The government has been under pressure after the US slapped sanctions on the Rab and seven of its officials in 2021, and did not invite Bangladesh to its democracy summit that year.
Meanwhile, the economy started to take a hit due to the fallout of the Russia-Ukraine war as well as weak financial management at home, they said.
Bangladesh is taking out a loan from the IMF, in which western influence is strong.
The US became Bangladesh's top remittance-sending country in the last two quarters taking the crown from Saudi Arabia.
"The US is also Bangladesh's largest single RMG buyer, foreign direct investor, and donor for the Rohingyas," said a diplomatic source.
Recently, the Office of the US Trade Representative started reviewing Intellectual Property Rights issues in Bangladesh's RMG sector after the American Apparel and Footwear Association and French Union des Fabricants raised complaints that Bangladesh and some other countries were exporting counterfeits of name brands.
If the allegations are proved, Bangladesh's garment industry may face additional tariffs, quotas or even sanctions by the US.
The diplomatic source said the European Union, the largest regional bloc in terms of importing from Bangladesh, usually follows the US.

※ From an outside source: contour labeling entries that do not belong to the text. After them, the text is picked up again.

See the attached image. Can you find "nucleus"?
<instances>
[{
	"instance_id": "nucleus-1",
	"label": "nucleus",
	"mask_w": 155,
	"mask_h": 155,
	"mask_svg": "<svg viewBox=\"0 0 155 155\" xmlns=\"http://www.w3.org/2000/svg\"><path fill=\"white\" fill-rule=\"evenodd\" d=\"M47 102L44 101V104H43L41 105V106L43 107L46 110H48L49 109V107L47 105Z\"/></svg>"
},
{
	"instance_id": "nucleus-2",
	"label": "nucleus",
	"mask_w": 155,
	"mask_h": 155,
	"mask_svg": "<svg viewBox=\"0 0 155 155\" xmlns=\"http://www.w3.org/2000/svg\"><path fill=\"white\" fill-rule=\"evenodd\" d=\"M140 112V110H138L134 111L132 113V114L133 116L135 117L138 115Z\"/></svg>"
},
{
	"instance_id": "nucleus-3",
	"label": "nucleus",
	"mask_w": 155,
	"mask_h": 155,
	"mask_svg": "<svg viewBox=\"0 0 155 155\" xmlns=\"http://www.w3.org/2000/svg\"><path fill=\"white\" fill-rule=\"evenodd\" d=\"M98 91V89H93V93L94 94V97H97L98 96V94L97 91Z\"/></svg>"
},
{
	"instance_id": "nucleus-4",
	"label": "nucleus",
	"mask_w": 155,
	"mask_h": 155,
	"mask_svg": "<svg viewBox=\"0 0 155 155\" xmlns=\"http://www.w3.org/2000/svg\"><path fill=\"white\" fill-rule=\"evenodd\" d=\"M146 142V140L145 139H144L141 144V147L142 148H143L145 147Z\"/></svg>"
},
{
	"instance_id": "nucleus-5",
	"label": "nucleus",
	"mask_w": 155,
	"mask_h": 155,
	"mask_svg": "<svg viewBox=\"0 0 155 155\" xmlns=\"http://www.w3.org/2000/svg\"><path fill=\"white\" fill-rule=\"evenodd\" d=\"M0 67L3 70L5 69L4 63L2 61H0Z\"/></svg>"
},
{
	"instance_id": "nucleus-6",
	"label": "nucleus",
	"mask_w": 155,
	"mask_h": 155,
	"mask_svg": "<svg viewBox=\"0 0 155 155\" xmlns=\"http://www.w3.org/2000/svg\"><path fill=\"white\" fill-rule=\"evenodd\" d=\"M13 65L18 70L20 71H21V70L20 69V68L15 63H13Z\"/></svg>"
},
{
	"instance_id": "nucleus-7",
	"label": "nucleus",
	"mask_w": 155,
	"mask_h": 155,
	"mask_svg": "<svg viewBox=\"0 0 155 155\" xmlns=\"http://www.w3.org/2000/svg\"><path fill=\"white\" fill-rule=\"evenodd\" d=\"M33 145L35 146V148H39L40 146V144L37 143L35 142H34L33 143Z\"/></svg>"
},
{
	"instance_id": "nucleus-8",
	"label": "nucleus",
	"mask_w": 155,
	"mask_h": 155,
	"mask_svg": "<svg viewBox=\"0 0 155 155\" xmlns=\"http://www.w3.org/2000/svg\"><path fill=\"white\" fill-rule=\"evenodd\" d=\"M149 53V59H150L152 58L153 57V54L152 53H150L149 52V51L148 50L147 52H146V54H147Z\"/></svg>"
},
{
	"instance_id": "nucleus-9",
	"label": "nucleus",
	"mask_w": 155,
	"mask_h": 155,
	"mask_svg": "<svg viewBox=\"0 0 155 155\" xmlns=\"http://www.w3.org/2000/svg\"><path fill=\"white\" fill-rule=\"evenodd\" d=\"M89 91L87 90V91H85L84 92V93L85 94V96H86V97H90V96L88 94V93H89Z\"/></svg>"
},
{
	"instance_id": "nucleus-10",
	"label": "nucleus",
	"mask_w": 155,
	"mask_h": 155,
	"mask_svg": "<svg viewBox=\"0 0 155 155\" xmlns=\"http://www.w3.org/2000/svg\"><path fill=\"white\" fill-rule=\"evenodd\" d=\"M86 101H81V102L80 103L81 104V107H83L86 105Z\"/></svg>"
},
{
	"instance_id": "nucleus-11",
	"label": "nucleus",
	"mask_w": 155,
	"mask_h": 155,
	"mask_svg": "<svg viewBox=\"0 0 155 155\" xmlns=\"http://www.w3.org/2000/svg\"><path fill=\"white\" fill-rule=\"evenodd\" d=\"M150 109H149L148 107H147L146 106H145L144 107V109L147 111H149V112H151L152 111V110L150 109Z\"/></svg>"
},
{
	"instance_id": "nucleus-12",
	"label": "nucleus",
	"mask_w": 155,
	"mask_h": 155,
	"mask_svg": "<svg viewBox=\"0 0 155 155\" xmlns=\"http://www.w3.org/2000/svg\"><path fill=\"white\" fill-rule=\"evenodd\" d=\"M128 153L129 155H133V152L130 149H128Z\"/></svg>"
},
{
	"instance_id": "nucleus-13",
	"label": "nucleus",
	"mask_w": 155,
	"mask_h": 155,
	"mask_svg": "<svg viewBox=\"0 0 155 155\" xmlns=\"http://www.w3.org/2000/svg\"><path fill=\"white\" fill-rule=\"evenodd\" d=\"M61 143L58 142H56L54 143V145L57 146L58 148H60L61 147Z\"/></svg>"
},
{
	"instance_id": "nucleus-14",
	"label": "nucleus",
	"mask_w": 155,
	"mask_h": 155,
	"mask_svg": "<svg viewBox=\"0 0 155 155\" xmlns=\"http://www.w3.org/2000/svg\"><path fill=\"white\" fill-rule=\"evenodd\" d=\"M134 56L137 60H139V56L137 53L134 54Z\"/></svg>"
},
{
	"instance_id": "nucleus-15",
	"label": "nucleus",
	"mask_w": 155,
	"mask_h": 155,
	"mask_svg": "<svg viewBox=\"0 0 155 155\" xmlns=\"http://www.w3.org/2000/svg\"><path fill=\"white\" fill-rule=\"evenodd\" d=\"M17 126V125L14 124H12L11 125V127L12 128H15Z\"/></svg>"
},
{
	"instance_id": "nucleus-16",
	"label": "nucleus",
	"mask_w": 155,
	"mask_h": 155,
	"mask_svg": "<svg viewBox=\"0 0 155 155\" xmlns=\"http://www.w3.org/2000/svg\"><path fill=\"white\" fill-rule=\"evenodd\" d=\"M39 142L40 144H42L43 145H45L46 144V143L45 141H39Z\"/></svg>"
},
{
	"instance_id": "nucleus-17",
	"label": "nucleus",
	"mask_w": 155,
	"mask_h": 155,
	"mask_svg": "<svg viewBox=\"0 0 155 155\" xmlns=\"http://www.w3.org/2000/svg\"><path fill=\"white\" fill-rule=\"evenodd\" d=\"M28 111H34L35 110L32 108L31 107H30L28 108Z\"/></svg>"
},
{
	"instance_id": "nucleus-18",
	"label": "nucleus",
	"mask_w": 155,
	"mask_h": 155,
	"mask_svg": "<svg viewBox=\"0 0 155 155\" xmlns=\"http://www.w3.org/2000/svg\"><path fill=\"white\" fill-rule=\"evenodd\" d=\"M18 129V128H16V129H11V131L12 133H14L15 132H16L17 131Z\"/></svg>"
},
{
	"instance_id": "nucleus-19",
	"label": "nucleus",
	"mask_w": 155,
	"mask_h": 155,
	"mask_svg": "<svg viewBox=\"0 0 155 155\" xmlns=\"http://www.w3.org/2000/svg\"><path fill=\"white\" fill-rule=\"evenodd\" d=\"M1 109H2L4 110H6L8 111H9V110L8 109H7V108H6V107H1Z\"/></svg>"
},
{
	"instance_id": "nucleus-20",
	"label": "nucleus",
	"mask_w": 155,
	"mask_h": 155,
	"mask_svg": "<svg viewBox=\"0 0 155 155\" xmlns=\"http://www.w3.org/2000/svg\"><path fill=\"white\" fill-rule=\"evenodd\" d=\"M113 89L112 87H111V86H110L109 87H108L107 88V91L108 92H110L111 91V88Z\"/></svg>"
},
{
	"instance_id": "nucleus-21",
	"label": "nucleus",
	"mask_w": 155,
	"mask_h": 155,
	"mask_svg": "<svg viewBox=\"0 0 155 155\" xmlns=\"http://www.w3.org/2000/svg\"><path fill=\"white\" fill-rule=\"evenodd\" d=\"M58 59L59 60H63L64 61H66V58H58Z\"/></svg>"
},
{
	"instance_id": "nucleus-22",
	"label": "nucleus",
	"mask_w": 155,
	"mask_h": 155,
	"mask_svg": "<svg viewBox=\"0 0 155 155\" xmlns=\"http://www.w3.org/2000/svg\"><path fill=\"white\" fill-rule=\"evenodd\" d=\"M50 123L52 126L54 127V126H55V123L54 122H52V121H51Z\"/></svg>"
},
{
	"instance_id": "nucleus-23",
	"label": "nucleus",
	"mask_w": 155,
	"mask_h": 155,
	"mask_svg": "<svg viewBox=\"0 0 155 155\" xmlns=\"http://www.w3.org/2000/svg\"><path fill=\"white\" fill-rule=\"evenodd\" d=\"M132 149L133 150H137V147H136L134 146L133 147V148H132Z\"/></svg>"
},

This means, Bangladesh may face a huge challenge if RMG exports, the major foreign currency earner, decline.
"True, western countries are vocal about democracy, human rights, and media freedom. The diplomats have been talking about these for a year or more. The ruling party did not appear to pay much heed to that," said a high-ranking official at an embassy in Dhaka.
"Now, Bangladesh is heavily dependent on the West, especially given the foreign currency reserve crisis.
"So, the government has fewer tools while bargaining with the western powers."
WESTERN MESSAGE CLEAR
Even Japan raised concerns about Bangladesh's elections. Former Japanese ambassador to Dhaka Ito Naoki in November expressed concerns over election irregularities in 2018.
Over the last few months, foreign diplomats have held meetings with political parties.
On February 16, a European Union delegation with seven diplomats of member states held a meeting with AL General Secretary Obaidul Quader and some AL leaders.
"They want all parties, including the BNP, to join the next polls," Quader told reporters after the meeting. He reiterated the prime minister's commitment to holding a free, fair and credible election.
Diplomatic sources said there would be more such meetings with political parties in the coming months. The diplomats will also make it clear that they do not want any violence centring the polls.
Even though Indian Foreign Secretary Vinay Kwatra at his recent meeting with PM Hasina said that his country totally supports her leadership, but it is also for fair and inclusive polls in Bangladesh, a source in an embassy said, adding that India wants a vibrant Sangsad.
Former foreign secretary Touhid Hossain said there is no doubt that the western powers want fair and inclusive polls in Bangladesh because it is their policy and that the last two elections were controversial. Because of the economic condition, the government also feels indirect pressure.
"How much the ruling party will bow to this pressure is yet to be known," he told this paper.